One of libc-project’s design goals is to use kernel headers and compiler
provided headers to prevent code duplication on a per platform basis. This
presents a problem when writing implementations since system libc headers are
easy to include accidentally and we can’t just use the -nostdinc flag.
Improperly included system headers can introduce runtime errors because the C
standard outlines function prototypes and behaviors but doesn’t define
underlying implementation details such as the layout of a struct.
This check prevents accidental inclusion of system libc headers when writing a libc implementation.
#include <stdio.h> // Not allowed because it is part of system libc.
#include <stddef.h> // Allowed because it is provided by the compiler.
#include "internal/stdio.h" // Allowed because it is NOT part of system libc.
implementation-in-namespace#
Check name: llvmlibc-implementation-in-namespace.
All LLVM-libc implementation constructs must be enclosed in the
LIBC_NAMESPACE_DECL namespace. See The libc code style for the full technical
rationale and macro definitions.
This check ensures that top-level declarations in a translation unit are
enclosed within the LIBC_NAMESPACE_DECL namespace.
// Correct: implementation inside the correct namespace.
namespace LIBC_NAMESPACE_DECL {
void LLVM_LIBC_ENTRYPOINT(strcpy)(char *dest, const char *src) {}
// Namespaces within LIBC_NAMESPACE namespace are allowed.
namespace inner{
int localVar = 0;
}
// Functions with C linkage are allowed.
extern "C" void str_fuzz(){}
}
// Incorrect: implementation not in a namespace.
void LLVM_LIBC_ENTRYPOINT(strcpy)(char *dest, const char *src) {}
// Incorrect: outer most namespace is not correct.
namespace something_else {
void LLVM_LIBC_ENTRYPOINT(strcpy)(char *dest, const char *src) {}
}
callee-namespace#
Check name: llvmlibc-callee-namespace.
LLVM-libc is distinct because it is designed to maintain interoperability with
other libc libraries, including the one that lives on the system. This feature
creates some uncertainty about which library a call resolves to especially when
a public header with non-namespaced functions like string.h is included.

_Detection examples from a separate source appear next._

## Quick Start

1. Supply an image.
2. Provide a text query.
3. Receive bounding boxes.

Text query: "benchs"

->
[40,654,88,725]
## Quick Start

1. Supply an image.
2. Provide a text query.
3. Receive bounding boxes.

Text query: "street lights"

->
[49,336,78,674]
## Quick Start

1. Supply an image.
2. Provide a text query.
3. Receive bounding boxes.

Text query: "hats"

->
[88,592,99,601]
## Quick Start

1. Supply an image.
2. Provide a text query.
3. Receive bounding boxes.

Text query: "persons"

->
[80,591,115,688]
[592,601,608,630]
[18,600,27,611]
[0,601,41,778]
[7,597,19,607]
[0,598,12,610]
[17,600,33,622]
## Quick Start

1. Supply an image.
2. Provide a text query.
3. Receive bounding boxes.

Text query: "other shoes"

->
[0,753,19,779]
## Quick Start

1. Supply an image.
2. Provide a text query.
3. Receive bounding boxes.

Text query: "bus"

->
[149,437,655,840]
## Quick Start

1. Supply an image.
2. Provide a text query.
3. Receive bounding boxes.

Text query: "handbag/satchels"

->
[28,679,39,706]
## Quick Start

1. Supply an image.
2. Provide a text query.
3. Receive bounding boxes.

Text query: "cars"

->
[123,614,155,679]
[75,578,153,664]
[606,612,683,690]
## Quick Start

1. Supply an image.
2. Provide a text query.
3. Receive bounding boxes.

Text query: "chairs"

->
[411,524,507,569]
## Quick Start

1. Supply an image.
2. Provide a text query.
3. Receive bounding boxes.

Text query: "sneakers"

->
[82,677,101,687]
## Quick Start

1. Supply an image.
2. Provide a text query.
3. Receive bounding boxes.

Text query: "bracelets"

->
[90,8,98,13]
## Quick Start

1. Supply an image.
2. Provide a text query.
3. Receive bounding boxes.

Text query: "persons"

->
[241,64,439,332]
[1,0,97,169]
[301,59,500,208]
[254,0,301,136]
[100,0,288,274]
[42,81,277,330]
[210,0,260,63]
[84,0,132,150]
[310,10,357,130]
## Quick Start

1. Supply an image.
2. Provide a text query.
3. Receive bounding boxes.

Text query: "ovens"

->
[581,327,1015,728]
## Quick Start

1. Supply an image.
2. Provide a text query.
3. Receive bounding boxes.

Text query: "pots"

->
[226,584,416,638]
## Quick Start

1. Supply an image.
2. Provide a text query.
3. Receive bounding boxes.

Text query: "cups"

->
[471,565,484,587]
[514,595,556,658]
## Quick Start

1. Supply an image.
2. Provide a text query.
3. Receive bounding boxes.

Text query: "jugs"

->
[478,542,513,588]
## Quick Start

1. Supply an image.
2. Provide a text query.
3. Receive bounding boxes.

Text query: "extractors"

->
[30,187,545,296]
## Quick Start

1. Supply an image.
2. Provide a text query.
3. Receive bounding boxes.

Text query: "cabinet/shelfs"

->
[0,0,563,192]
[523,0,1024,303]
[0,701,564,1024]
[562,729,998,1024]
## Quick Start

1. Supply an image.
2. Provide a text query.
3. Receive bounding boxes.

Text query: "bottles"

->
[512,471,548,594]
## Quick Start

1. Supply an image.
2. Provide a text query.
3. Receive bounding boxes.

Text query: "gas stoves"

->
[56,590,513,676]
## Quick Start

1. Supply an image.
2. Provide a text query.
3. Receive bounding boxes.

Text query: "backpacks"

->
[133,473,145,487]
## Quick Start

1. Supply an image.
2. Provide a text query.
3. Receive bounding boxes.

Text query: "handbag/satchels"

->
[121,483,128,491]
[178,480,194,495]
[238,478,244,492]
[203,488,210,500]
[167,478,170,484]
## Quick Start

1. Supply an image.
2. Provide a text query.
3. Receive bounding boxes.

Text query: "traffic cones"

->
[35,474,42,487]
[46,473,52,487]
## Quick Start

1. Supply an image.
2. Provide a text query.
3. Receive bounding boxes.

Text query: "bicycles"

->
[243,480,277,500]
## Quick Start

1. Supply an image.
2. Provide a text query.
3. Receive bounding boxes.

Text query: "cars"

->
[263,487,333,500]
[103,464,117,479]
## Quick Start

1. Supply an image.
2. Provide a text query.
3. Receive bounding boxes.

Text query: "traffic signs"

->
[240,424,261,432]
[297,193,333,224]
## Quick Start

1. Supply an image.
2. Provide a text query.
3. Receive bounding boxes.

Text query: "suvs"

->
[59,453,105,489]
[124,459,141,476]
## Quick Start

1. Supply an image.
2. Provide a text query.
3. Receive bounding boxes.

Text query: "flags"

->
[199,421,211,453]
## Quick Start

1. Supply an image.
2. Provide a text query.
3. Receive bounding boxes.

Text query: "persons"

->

This check ensures any function call resolves to a function within the LIBC_NAMESPACE namespace.
There are exceptions for the following functions:
__errno_location so that errno can be set;
malloc, calloc, realloc, aligned_alloc, and free since they
are always external and can be intercepted.
namespace LIBC_NAMESPACE_DECL {
// Allow calls with the fully qualified name.
LIBC_NAMESPACE::strlen("hello");
// Allow calls to compiler provided functions.
(void)__builtin_abs(-1);
// Bare calls are allowed as long as they resolve to the correct namespace.
strlen("world");
// Disallow calling into functions in the global namespace.
::strlen("!");
// Allow calling into specific global functions (explained above)
::malloc(10);
} // namespace LIBC_NAMESPACE_DECL
inline-function-decl#
Check name: llvmlibc-inline-function-decl.
LLVM libc uses the LIBC_INLINE macro to tag inline function declarations in
headers. This check enforces that any inline function declaration in a header
begins with LIBC_INLINE and provides a fix-it to insert the macro.